Since 2009, when the CTF report, Per Memoriam Ad Spem (Through Memory to Hope), was released, I have argued that it should be embraced because, although it does not go as far as Chega!, and is especially weak on the fundamental issue of impunity, some of its findings and recommendations are very similar to those of the CAVR. Unlike the CAVR’s report, however, the CTF’s recommendations also enjoy the status of being officially endorsed by both governments—in Indonesia’s case by president Susilo Bambang Yudhoyono, himself a former military officer in Timor-Leste.

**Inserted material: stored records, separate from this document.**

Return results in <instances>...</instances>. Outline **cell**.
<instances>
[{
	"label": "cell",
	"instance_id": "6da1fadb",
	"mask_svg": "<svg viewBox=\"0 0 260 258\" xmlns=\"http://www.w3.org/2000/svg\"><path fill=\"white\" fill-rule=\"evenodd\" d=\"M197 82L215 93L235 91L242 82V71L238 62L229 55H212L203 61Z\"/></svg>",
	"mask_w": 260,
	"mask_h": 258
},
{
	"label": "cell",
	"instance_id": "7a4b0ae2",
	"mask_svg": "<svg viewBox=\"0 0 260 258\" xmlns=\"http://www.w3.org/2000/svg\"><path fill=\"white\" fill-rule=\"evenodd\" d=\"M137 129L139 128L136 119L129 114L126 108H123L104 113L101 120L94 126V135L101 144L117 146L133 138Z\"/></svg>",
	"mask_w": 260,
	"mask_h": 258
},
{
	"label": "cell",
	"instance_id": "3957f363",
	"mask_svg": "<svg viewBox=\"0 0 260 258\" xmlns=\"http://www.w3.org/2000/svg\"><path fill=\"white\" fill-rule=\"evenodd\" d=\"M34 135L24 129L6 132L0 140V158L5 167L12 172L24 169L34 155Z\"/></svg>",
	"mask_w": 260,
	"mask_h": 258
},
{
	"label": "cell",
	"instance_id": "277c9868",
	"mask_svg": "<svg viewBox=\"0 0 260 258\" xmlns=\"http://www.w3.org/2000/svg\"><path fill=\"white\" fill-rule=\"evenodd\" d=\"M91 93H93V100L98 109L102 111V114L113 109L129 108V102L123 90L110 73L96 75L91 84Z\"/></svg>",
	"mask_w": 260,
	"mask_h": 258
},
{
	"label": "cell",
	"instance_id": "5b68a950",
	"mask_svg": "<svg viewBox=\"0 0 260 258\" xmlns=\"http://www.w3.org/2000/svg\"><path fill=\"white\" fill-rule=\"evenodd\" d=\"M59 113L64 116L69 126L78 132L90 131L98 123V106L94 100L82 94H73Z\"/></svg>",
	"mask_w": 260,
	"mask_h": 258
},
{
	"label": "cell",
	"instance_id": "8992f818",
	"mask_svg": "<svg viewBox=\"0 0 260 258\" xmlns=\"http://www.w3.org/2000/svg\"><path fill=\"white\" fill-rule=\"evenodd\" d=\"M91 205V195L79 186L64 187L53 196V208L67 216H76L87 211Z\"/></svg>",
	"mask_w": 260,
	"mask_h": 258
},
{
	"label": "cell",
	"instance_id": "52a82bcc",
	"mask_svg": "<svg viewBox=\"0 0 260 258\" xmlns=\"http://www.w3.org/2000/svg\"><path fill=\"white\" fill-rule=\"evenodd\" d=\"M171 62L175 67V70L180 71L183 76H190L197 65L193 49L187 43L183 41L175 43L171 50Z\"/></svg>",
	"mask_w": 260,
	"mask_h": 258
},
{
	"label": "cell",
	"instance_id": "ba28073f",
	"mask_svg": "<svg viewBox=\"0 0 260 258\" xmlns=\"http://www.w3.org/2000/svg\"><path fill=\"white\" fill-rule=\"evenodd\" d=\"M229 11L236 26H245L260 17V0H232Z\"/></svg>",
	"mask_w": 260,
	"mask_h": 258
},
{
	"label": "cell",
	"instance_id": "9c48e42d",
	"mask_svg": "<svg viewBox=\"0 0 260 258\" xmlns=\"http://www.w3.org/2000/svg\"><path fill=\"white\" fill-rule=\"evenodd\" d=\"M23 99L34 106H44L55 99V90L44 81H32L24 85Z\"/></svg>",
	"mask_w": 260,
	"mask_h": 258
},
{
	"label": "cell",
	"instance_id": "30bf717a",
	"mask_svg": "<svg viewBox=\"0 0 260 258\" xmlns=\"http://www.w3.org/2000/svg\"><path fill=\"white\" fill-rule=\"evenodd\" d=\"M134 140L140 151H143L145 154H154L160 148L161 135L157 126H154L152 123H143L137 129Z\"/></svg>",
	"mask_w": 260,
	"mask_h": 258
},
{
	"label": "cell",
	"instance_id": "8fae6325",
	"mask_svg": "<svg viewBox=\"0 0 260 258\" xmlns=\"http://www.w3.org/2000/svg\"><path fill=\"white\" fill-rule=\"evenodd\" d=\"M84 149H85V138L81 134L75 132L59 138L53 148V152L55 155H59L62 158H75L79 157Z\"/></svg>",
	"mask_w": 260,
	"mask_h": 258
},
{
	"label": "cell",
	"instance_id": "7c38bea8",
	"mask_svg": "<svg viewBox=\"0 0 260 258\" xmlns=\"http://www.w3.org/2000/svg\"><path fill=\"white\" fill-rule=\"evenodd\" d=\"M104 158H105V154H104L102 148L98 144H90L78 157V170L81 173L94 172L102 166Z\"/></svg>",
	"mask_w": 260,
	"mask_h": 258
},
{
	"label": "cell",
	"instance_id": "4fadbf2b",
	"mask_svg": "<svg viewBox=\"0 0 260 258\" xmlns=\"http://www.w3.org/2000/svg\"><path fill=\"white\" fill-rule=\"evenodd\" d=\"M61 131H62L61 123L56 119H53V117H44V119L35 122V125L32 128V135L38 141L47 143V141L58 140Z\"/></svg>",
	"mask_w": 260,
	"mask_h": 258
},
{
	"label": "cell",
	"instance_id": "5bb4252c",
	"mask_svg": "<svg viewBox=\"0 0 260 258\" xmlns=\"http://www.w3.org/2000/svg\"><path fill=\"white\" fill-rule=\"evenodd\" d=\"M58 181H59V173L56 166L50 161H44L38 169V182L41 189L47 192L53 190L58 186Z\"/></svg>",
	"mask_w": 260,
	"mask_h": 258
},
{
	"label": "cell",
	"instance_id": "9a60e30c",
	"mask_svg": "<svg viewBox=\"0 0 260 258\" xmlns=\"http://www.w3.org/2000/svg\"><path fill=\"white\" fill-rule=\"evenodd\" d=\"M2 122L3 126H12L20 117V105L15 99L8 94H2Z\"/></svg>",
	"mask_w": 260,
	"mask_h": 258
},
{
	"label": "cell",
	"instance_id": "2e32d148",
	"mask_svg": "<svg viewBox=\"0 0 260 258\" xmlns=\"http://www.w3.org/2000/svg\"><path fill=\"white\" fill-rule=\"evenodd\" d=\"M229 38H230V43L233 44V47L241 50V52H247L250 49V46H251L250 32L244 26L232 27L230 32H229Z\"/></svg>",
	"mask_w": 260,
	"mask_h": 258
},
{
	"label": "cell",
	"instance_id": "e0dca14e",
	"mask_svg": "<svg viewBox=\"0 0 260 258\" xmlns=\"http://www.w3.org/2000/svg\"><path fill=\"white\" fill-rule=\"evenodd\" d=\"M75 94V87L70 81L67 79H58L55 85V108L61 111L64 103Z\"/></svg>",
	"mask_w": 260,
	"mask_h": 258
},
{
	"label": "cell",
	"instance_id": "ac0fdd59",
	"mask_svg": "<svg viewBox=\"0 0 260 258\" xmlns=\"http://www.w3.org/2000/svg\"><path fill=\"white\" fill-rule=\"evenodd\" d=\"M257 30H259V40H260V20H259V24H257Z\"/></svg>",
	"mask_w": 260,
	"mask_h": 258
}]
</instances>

The CTF was established by the presidents of Indonesia and Timor-Leste in 2005 as the CAVR was winding up. A bilateral body led and staffed by respected nationals from both countries, it mainly operated out of, and was controlled by, Indonesia. Not surprisingly, then, many concluded that its function was to override and neutralise Chega!, and that its mandate to focus only on specific periods in 1999, to offer amnesty, not to name names, and even to clear the names of those “wrongfully accused,” was provocative and a patent whitewash in the making. It was effectively boycotted by the UN, NGOs in Indonesia and Timor-Leste, and the victims themselves. The CAVR did not oppose it a priori but called for any further truth-seeking to complement, not contradict, the CAVR’s work and to strengthen, not weaken, the chances of criminal justice.

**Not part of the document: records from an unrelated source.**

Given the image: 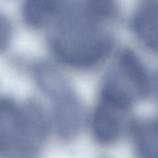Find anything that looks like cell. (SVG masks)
Wrapping results in <instances>:
<instances>
[{
  "instance_id": "1",
  "label": "cell",
  "mask_w": 158,
  "mask_h": 158,
  "mask_svg": "<svg viewBox=\"0 0 158 158\" xmlns=\"http://www.w3.org/2000/svg\"><path fill=\"white\" fill-rule=\"evenodd\" d=\"M51 48L55 56L66 65L89 68L110 54L113 39L89 25L72 24L53 37Z\"/></svg>"
},
{
  "instance_id": "2",
  "label": "cell",
  "mask_w": 158,
  "mask_h": 158,
  "mask_svg": "<svg viewBox=\"0 0 158 158\" xmlns=\"http://www.w3.org/2000/svg\"><path fill=\"white\" fill-rule=\"evenodd\" d=\"M38 146L28 106H20L11 99H0V154L16 151L19 155H31Z\"/></svg>"
},
{
  "instance_id": "3",
  "label": "cell",
  "mask_w": 158,
  "mask_h": 158,
  "mask_svg": "<svg viewBox=\"0 0 158 158\" xmlns=\"http://www.w3.org/2000/svg\"><path fill=\"white\" fill-rule=\"evenodd\" d=\"M54 123L59 134L72 139L78 133L82 123V108L72 89L54 95Z\"/></svg>"
},
{
  "instance_id": "4",
  "label": "cell",
  "mask_w": 158,
  "mask_h": 158,
  "mask_svg": "<svg viewBox=\"0 0 158 158\" xmlns=\"http://www.w3.org/2000/svg\"><path fill=\"white\" fill-rule=\"evenodd\" d=\"M113 78L136 97H145L149 90V78L141 60L131 51H123L118 59V74Z\"/></svg>"
},
{
  "instance_id": "5",
  "label": "cell",
  "mask_w": 158,
  "mask_h": 158,
  "mask_svg": "<svg viewBox=\"0 0 158 158\" xmlns=\"http://www.w3.org/2000/svg\"><path fill=\"white\" fill-rule=\"evenodd\" d=\"M125 110L101 100L92 117V132L101 144H112L121 131V115Z\"/></svg>"
},
{
  "instance_id": "6",
  "label": "cell",
  "mask_w": 158,
  "mask_h": 158,
  "mask_svg": "<svg viewBox=\"0 0 158 158\" xmlns=\"http://www.w3.org/2000/svg\"><path fill=\"white\" fill-rule=\"evenodd\" d=\"M133 31L140 41L154 52H158V0L142 6L132 21Z\"/></svg>"
},
{
  "instance_id": "7",
  "label": "cell",
  "mask_w": 158,
  "mask_h": 158,
  "mask_svg": "<svg viewBox=\"0 0 158 158\" xmlns=\"http://www.w3.org/2000/svg\"><path fill=\"white\" fill-rule=\"evenodd\" d=\"M67 6V0H25L23 18L31 27H44L60 18Z\"/></svg>"
},
{
  "instance_id": "8",
  "label": "cell",
  "mask_w": 158,
  "mask_h": 158,
  "mask_svg": "<svg viewBox=\"0 0 158 158\" xmlns=\"http://www.w3.org/2000/svg\"><path fill=\"white\" fill-rule=\"evenodd\" d=\"M134 139L145 158H158V121H145L134 128Z\"/></svg>"
},
{
  "instance_id": "9",
  "label": "cell",
  "mask_w": 158,
  "mask_h": 158,
  "mask_svg": "<svg viewBox=\"0 0 158 158\" xmlns=\"http://www.w3.org/2000/svg\"><path fill=\"white\" fill-rule=\"evenodd\" d=\"M87 11L92 18L105 21L115 16L117 0H86Z\"/></svg>"
},
{
  "instance_id": "10",
  "label": "cell",
  "mask_w": 158,
  "mask_h": 158,
  "mask_svg": "<svg viewBox=\"0 0 158 158\" xmlns=\"http://www.w3.org/2000/svg\"><path fill=\"white\" fill-rule=\"evenodd\" d=\"M12 36V27L9 20L0 14V51L3 50L10 44Z\"/></svg>"
},
{
  "instance_id": "11",
  "label": "cell",
  "mask_w": 158,
  "mask_h": 158,
  "mask_svg": "<svg viewBox=\"0 0 158 158\" xmlns=\"http://www.w3.org/2000/svg\"><path fill=\"white\" fill-rule=\"evenodd\" d=\"M16 158H31V155H19Z\"/></svg>"
}]
</instances>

In some respects, however, the CTF belied these concerns. The CTF did not recommend anyone for amnesty or clear the names of any individuals and, like the CAVR before it, it concluded that crimes against humanity and war crimes were committed in Timor-Leste in 1999. Though it stopped short of naming names, it also affirmed that the Indonesian military and its militias were principally responsible for these excesses. Furthermore, the CTF recommended reparations for victims and the opening of Indonesian archives as part of a joint, long-term research project into the causes and impact of the conflict. As its title indicates, Per Memoriam Ad Spem represents a clear official commitment to remembering the Timor-Leste issue in Indonesia rather than having it swept under the carpet. It is an open invitation for joint examination of the issue that is waiting to be taken up. Unfortunately, few Indonesian researchers and intellectuals seem to be aware of the report. Neither government made it available on the Internet (though the Indonesia-based group Asian Justice and Rights, or AJAR, has posted an English translation of the report). Meanwhile, responses to its recommendations have been subjected to in-house management by senior public servants on both sides. Indonesian-Timorese government negotiations remain focussed on border and pension issues, not recommendations concerning human rights or the broad joint interrogation of the shared history of both countries recommended by the report.

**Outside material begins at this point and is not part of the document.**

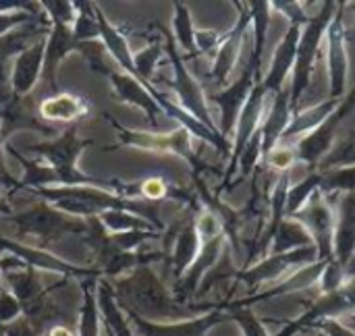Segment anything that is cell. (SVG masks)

While some aspects of the CTF’s work are to be welcomed, its contribution should not be overstated. The CTF did not claim, or even intend, to facilitate reconciliation between Indonesian perpetrators and their Timorese victims. It settled for “friendship.” Arguably, even this is too big a claim, given the pragmatic self-interest at work on both sides: “marriage of convenience” might be a more accurate description of the outcome. Indonesian politicians are silent on the matter but the claim by some Timorese politicians that the CTF is a unique international model of reconciliation is an exaggeration prompted more by self-defence against erstwhile critics than by reality. It also does violence to the deeply sensitive concept of reconciliation, gives comfort to perpetrators over victims, and weakens the campaign against impunity across Asia.